# TASK DESCRIPTION
Type each record below again, with the same words.

== DATA FOR ANALYSIS ==

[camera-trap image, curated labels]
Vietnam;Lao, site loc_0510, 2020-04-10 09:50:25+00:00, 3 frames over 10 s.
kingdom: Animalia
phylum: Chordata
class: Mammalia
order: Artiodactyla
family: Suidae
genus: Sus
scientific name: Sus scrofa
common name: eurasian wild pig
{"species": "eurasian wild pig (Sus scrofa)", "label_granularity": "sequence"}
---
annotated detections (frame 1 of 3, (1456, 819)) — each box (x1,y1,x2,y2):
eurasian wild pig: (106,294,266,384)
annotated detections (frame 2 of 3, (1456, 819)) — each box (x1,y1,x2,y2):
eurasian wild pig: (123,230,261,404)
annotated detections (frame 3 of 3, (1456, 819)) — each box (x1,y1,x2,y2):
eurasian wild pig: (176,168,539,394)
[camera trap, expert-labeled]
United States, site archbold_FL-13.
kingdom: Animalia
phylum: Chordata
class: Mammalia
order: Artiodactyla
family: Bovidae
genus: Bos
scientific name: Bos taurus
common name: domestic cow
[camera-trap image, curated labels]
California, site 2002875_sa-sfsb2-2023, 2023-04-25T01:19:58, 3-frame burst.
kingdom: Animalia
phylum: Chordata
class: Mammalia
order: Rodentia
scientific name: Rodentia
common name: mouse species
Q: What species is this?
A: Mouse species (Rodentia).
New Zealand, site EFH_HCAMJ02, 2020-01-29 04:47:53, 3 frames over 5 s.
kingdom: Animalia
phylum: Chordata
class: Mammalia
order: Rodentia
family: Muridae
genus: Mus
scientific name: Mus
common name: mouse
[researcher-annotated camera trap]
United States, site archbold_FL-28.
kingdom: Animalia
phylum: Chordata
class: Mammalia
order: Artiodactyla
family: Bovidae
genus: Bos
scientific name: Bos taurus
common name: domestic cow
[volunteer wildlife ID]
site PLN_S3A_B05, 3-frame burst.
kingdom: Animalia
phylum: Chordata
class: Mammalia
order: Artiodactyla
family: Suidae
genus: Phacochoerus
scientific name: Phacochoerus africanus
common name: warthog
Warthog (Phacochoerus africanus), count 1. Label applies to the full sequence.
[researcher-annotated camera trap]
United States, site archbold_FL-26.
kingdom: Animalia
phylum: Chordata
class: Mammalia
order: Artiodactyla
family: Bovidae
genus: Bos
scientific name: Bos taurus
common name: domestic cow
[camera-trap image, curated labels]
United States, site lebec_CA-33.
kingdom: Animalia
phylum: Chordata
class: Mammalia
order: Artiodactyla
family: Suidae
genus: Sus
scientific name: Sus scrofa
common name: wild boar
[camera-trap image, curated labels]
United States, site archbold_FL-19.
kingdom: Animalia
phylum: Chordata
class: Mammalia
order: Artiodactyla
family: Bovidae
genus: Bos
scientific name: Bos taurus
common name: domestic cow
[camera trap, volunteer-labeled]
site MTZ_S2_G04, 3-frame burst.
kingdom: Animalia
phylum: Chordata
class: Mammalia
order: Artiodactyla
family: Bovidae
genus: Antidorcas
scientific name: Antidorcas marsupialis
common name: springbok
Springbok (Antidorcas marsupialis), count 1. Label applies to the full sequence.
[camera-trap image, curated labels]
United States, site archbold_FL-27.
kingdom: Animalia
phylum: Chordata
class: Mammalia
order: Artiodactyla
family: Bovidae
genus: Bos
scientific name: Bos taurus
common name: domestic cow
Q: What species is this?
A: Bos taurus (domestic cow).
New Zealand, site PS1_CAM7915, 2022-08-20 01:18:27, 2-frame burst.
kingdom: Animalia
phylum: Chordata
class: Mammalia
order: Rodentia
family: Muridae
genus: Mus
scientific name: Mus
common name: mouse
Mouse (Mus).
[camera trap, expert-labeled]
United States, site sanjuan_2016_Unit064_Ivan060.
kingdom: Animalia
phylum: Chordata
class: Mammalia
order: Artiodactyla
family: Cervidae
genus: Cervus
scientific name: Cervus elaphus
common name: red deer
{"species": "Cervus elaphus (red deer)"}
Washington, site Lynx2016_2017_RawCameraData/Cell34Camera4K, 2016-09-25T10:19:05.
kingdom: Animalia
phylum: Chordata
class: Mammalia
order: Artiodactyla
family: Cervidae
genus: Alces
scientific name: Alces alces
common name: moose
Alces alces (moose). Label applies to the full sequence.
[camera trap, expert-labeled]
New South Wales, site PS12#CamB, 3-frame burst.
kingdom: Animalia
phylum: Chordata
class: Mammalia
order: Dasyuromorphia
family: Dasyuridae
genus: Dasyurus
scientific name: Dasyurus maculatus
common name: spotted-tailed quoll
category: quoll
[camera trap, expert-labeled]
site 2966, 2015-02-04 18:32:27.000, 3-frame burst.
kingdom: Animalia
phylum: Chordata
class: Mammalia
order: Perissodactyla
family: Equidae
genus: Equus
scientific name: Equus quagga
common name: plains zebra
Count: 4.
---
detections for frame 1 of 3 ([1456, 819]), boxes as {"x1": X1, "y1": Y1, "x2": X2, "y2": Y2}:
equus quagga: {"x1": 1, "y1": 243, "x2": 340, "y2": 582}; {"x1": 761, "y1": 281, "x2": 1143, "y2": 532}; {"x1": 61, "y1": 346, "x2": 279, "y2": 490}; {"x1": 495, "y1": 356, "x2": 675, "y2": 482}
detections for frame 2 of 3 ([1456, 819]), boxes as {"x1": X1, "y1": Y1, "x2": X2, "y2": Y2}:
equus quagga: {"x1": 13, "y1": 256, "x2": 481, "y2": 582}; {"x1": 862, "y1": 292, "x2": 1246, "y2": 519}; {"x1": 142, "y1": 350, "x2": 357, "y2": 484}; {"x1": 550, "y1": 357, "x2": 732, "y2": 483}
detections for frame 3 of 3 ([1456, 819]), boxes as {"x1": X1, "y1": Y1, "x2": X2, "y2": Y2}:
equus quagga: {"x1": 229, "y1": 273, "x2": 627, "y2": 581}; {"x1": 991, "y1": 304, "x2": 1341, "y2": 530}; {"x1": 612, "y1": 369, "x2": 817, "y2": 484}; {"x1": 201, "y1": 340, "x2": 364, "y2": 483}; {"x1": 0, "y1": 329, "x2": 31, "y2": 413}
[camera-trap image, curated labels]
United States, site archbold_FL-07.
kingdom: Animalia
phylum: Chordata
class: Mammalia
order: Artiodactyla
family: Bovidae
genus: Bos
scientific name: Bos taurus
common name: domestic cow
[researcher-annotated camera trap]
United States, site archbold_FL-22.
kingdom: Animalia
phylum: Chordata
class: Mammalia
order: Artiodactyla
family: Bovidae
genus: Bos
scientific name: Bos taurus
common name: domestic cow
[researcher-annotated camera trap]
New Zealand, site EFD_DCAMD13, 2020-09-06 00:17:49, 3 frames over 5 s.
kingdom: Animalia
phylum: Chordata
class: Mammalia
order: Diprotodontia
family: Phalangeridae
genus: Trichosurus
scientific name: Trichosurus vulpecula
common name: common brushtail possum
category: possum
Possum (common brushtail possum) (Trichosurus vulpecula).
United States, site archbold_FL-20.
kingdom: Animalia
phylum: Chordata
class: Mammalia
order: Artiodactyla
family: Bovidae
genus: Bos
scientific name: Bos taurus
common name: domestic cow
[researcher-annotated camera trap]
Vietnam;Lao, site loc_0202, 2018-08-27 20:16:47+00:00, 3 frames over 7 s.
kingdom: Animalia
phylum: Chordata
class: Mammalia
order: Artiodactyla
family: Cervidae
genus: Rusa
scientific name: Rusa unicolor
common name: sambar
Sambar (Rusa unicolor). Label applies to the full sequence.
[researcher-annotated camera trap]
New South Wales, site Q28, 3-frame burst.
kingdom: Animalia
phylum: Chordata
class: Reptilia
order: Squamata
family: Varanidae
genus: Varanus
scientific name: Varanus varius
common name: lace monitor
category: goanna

===

# RESPONSE TO THIS TASK
[camera-trap image, curated labels]
Vietnam;Lao, site loc_0510, 2020-04-10 09:50:25+00:00, 3 frames over 10 s.
kingdom: Animalia
phylum: Chordata
class: Mammalia
order: Artiodactyla
family: Suidae
genus: Sus
scientific name: Sus scrofa
common name: eurasian wild pig
{"species": "eurasian wild pig (Sus scrofa)", "label_granularity": "sequence"}
---
annotated detections (frame 1 of 3, (1456, 819)) — each box (x1,y1,x2,y2):
eurasian wild pig: (106,294,266,384)
annotated detections (frame 2 of 3, (1456, 819)) — each box (x1,y1,x2,y2):
eurasian wild pig: (123,230,261,404)
annotated detections (frame 3 of 3, (1456, 819)) — each box (x1,y1,x2,y2):
eurasian wild pig: (176,168,539,394)
[camera trap, expert-labeled]
United States, site archbold_FL-13.
kingdom: Animalia
phylum: Chordata
class: Mammalia
order: Artiodactyla
family: Bovidae
genus: Bos
scientific name: Bos taurus
common name: domestic cow
[camera-trap image, curated labels]
California, site 2002875_sa-sfsb2-2023, 2023-04-25T01:19:58, 3-frame burst.
kingdom: Animalia
phylum: Chordata
class: Mammalia
order: Rodentia
scientific name: Rodentia
common name: mouse species
Q: What species is this?
A: Mouse species (Rodentia).
New Zealand, site EFH_HCAMJ02, 2020-01-29 04:47:53, 3 frames over 5 s.
kingdom: Animalia
phylum: Chordata
class: Mammalia
order: Rodentia
family: Muridae
genus: Mus
scientific name: Mus
common name: mouse
[researcher-annotated camera trap]
United States, site archbold_FL-28.
kingdom: Animalia
phylum: Chordata
class: Mammalia
order: Artiodactyla
family: Bovidae
genus: Bos
scientific name: Bos taurus
common name: domestic cow
[volunteer wildlife ID]
site PLN_S3A_B05, 3-frame burst.
kingdom: Animalia
phylum: Chordata
class: Mammalia
order: Artiodactyla
family: Suidae
genus: Phacochoerus
scientific name: Phacochoerus africanus
common name: warthog
Warthog (Phacochoerus africanus), count 1. Label applies to the full sequence.
[researcher-annotated camera trap]
United States, site archbold_FL-26.
kingdom: Animalia
phylum: Chordata
class: Mammalia
order: Artiodactyla
family: Bovidae
genus: Bos
scientific name: Bos taurus
common name: domestic cow
[camera-trap image, curated labels]
United States, site lebec_CA-33.
kingdom: Animalia
phylum: Chordata
class: Mammalia
order: Artiodactyla
family: Suidae
genus: Sus
scientific name: Sus scrofa
common name: wild boar
[camera-trap image, curated labels]
United States, site archbold_FL-19.
kingdom: Animalia
phylum: Chordata
class: Mammalia
order: Artiodactyla
family: Bovidae
genus: Bos
scientific name: Bos taurus
common name: domestic cow
[camera trap, volunteer-labeled]
site MTZ_S2_G04, 3-frame burst.
kingdom: Animalia
phylum: Chordata
class: Mammalia
order: Artiodactyla
family: Bovidae
genus: Antidorcas
scientific name: Antidorcas marsupialis
common name: springbok
Springbok (Antidorcas marsupialis), count 1. Label applies to the full sequence.
[camera-trap image, curated labels]
United States, site archbold_FL-27.
kingdom: Animalia
phylum: Chordata
class: Mammalia
order: Artiodactyla
family: Bovidae
genus: Bos
scientific name: Bos taurus
common name: domestic cow
Q: What species is this?
A: Bos taurus (domestic cow).
New Zealand, site PS1_CAM7915, 2022-08-20 01:18:27, 2-frame burst.
kingdom: Animalia
phylum: Chordata
class: Mammalia
order: Rodentia
family: Muridae
genus: Mus
scientific name: Mus
common name: mouse
Mouse (Mus).
[camera trap, expert-labeled]
United States, site sanjuan_2016_Unit064_Ivan060.
kingdom: Animalia
phylum: Chordata
class: Mammalia
order: Artiodactyla
family: Cervidae
genus: Cervus
scientific name: Cervus elaphus
common name: red deer
{"species": "Cervus elaphus (red deer)"}
Washington, site Lynx2016_2017_RawCameraData/Cell34Camera4K, 2016-09-25T10:19:05.
kingdom: Animalia
phylum: Chordata
class: Mammalia
order: Artiodactyla
family: Cervidae
genus: Alces
scientific name: Alces alces
common name: moose
Alces alces (moose). Label applies to the full sequence.
[camera trap, expert-labeled]
New South Wales, site PS12#CamB, 3-frame burst.
kingdom: Animalia
phylum: Chordata
class: Mammalia
order: Dasyuromorphia
family: Dasyuridae
genus: Dasyurus
scientific name: Dasyurus maculatus
common name: spotted-tailed quoll
category: quoll
[camera trap, expert-labeled]
site 2966, 2015-02-04 18:32:27.000, 3-frame burst.
kingdom: Animalia
phylum: Chordata
class: Mammalia
order: Perissodactyla
family: Equidae
genus: Equus
scientific name: Equus quagga
common name: plains zebra
Count: 4.
---
detections for frame 1 of 3 ([1456, 819]), boxes as {"x1": X1, "y1": Y1, "x2": X2, "y2": Y2}:
equus quagga: {"x1": 1, "y1": 243, "x2": 340, "y2": 582}; {"x1": 761, "y1": 281, "x2": 1143, "y2": 532}; {"x1": 61, "y1": 346, "x2": 279, "y2": 490}; {"x1": 495, "y1": 356, "x2": 675, "y2": 482}
detections for frame 2 of 3 ([1456, 819]), boxes as {"x1": X1, "y1": Y1, "x2": X2, "y2": Y2}:
equus quagga: {"x1": 13, "y1": 256, "x2": 481, "y2": 582}; {"x1": 862, "y1": 292, "x2": 1246, "y2": 519}; {"x1": 142, "y1": 350, "x2": 357, "y2": 484}; {"x1": 550, "y1": 357, "x2": 732, "y2": 483}
detections for frame 3 of 3 ([1456, 819]), boxes as {"x1": X1, "y1": Y1, "x2": X2, "y2": Y2}:
equus quagga: {"x1": 229, "y1": 273, "x2": 627, "y2": 581}; {"x1": 991, "y1": 304, "x2": 1341, "y2": 530}; {"x1": 612, "y1": 369, "x2": 817, "y2": 484}; {"x1": 201, "y1": 340, "x2": 364, "y2": 483}; {"x1": 0, "y1": 329, "x2": 31, "y2": 413}
[camera-trap image, curated labels]
United States, site archbold_FL-07.
kingdom: Animalia
phylum: Chordata
class: Mammalia
order: Artiodactyla
family: Bovidae
genus: Bos
scientific name: Bos taurus
common name: domestic cow
[researcher-annotated camera trap]
United States, site archbold_FL-22.
kingdom: Animalia
phylum: Chordata
class: Mammalia
order: Artiodactyla
family: Bovidae
genus: Bos
scientific name: Bos taurus
common name: domestic cow
[researcher-annotated camera trap]
New Zealand, site EFD_DCAMD13, 2020-09-06 00:17:49, 3 frames over 5 s.
kingdom: Animalia
phylum: Chordata
class: Mammalia
order: Diprotodontia
family: Phalangeridae
genus: Trichosurus
scientific name: Trichosurus vulpecula
common name: common brushtail possum
category: possum
Possum (common brushtail possum) (Trichosurus vulpecula).
United States, site archbold_FL-20.
kingdom: Animalia
phylum: Chordata
class: Mammalia
order: Artiodactyla
family: Bovidae
genus: Bos
scientific name: Bos taurus
common name: domestic cow
[researcher-annotated camera trap]
Vietnam;Lao, site loc_0202, 2018-08-27 20:16:47+00:00, 3 frames over 7 s.
kingdom: Animalia
phylum: Chordata
class: Mammalia
order: Artiodactyla
family: Cervidae
genus: Rusa
scientific name: Rusa unicolor
common name: sambar
Sambar (Rusa unicolor). Label applies to the full sequence.
[researcher-annotated camera trap]
New South Wales, site Q28, 3-frame burst.
kingdom: Animalia
phylum: Chordata
class: Reptilia
order: Squamata
family: Varanidae
genus: Varanus
scientific name: Varanus varius
common name: lace monitor
category: goanna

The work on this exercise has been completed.